Lewis set this fable in a pivotal time in history, when the western Allies were fighting the last good war against the Nazis, their Axis allies, and the evil messianism of Adolf Hitler. Spirited away from the dangers of war-time London, Edmund Pevensie (Skandar Keenness), older brother Peter (William Moseley), older sister Susan (Anna Popplewell), and, the youngest, sister Lucy (Georgie Henley), form a new family unit, and, catapulted into Narnia, begin working out their differences as they hit the ground running. Jadis the bad-tempered, cold-hearted evil White Queen (Tilda Swinton), holds all of Narnia in her frozen, life-denying grip. Not unlike Dorothy arriving in the Land of Oz, the sudden, but oddly expected arrival of the Pevensies triggers a call to war. And the lion king messiah Aslan (voice by Liam Neeson) returns to lead the way.
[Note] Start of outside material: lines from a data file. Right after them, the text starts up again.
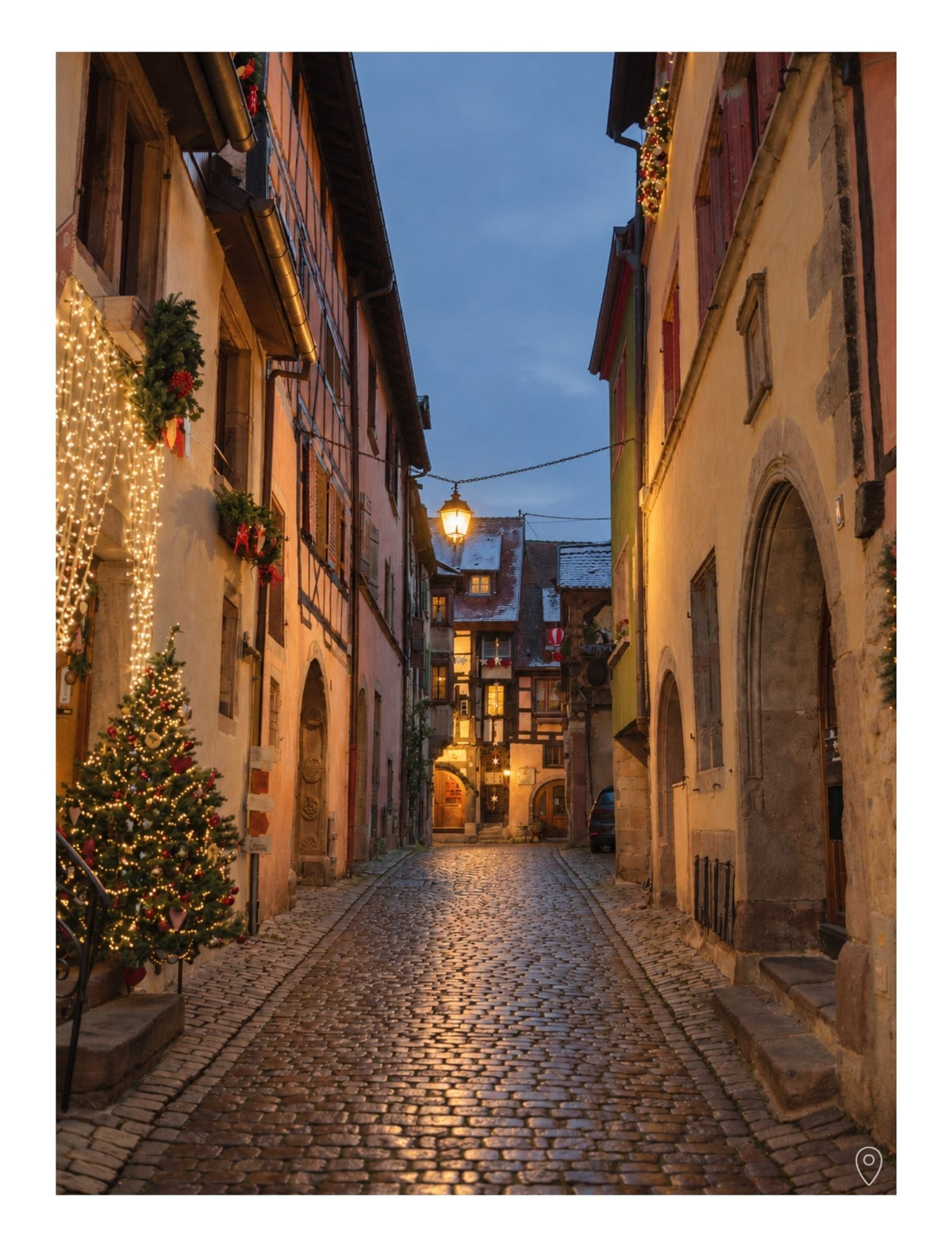 A page inside the Guide to Alsace at Christmas, by Simply Slow Traveler, showcasing an illuminated cobbled street lined with Alsatian houses at dusk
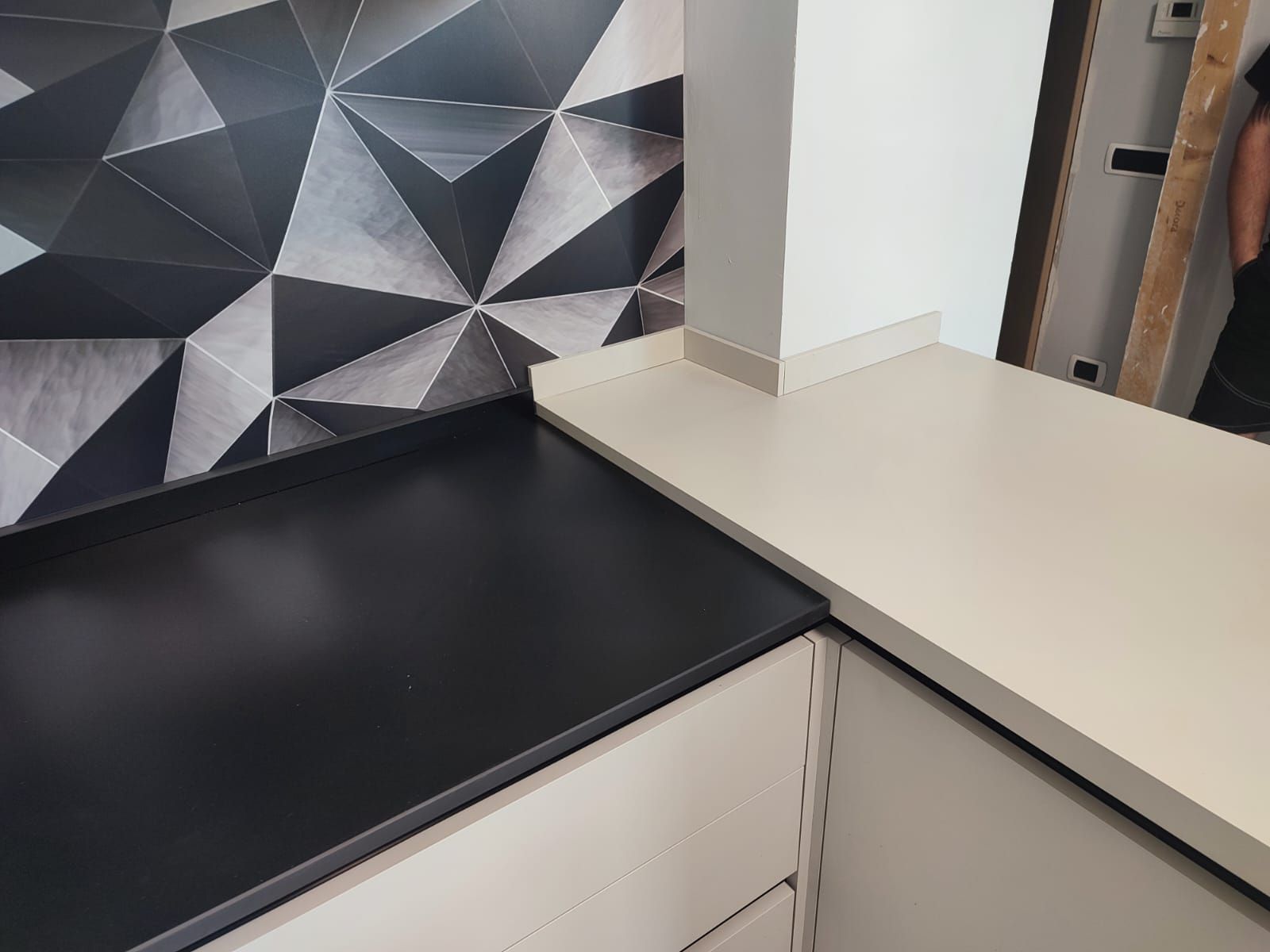 Piano di lavoro della cucina con paraschizzi geometrico e piano di lavoro in bianco e nero a contrasto.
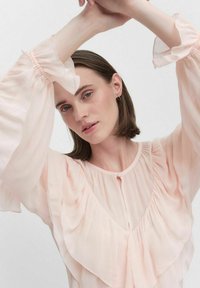 Vaaleanpunainen pusero, jossa on kerroksellisia rypytyksiä vartalon ja hihojen ympärillä. Pehmeä, läpikuultava kangas, jossa on napitus edessä ja leveät hihansuut.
The typical "core family values" theme of the Disney universe mixes its brand of allegedly Christian family values with popular English sentiment here. The Chronicles of Narnia wraps its messages up in lush pageantry of Anglican and pagan symbolism. (C. S. Lewis converted to Christianity after a long talk with J. R. R. Tolkien (Lord of the Rings), a devout Catholic whom he befriended when they were both at Oxford.) For example, the notion of a loving family as the best defense against a hostile and dangerous world is driven home both in words and images. Repeatedly the cinematography frames the elder siblings Peter and Susan as ersatz parents protecting and instructing their younger siblings, and ersatz children, Lucy and Edmund.

The film brings to life the rich cast of Lewis’ mythical and allegorical characters in vivid detail, setting them against breathtaking landscapes. Live actors mix with computer-generated special effects. though to sometimes mixed effect. Narnia is essentially a different fantasy world from Harry Potter’s school for wizards or Tolkien’s Middle Earth. In Narnia the mythologies and metaphorical languages of classical Greece, pagan Rome, and medieval Christianity commingle. For example, the traditional Christ as the Lamb of God (innocent victim led to the slaughter) is rendered as a wise and kind-hearted lion warrior, who willingly sacrifices himself on a pagan alter of stone. Evil does not dwell amid a Miltonian pandemonium of fire and brimstone, but in a colorless, heartless, place of eternal white winter. In the epic battle scene, mythological creatures square off – pagan fawns and satyrs and centaurs, griffins and phoenixes, talking beavers and minotaurs conjure Disney worlds like Fantasia and Snow White rather than Armageddon. And Jadis leads her polar bear-drawn chariot, Boadicea-regal.

As with the Harry Potter films from novels, The Chronicles of Narnia makes numerous assumptions in the translation from book to screen, leaving gaps which a reading of the original book would clear up. Disney’s lavish production now counts as at least the fourth film treatment of the Lewis tale, and prompts an easy and favorable comparison to the 1988 British television production. Tilda Swinton’s performance is singularly striking, and not just as only one of two allegorical figures played by a human actor. The other is James McAvoy, who with a cgi lower torso, plays the innocent, child-like fawn Mr. Tumnus. For the most part, the story is intended as children’s fare. As fantasy it enchants. As action-adventure story it thrills. For the Christian believer or scholar, there is plenty of subtext and symbolism to pour over, but gleaning religious lessons appears to be optional. Aware of the bar set by the legacy of the Harry Potter and Lord of the Ring series, The Chronicles of Narnia may well prove a lasting film treatment for the ages.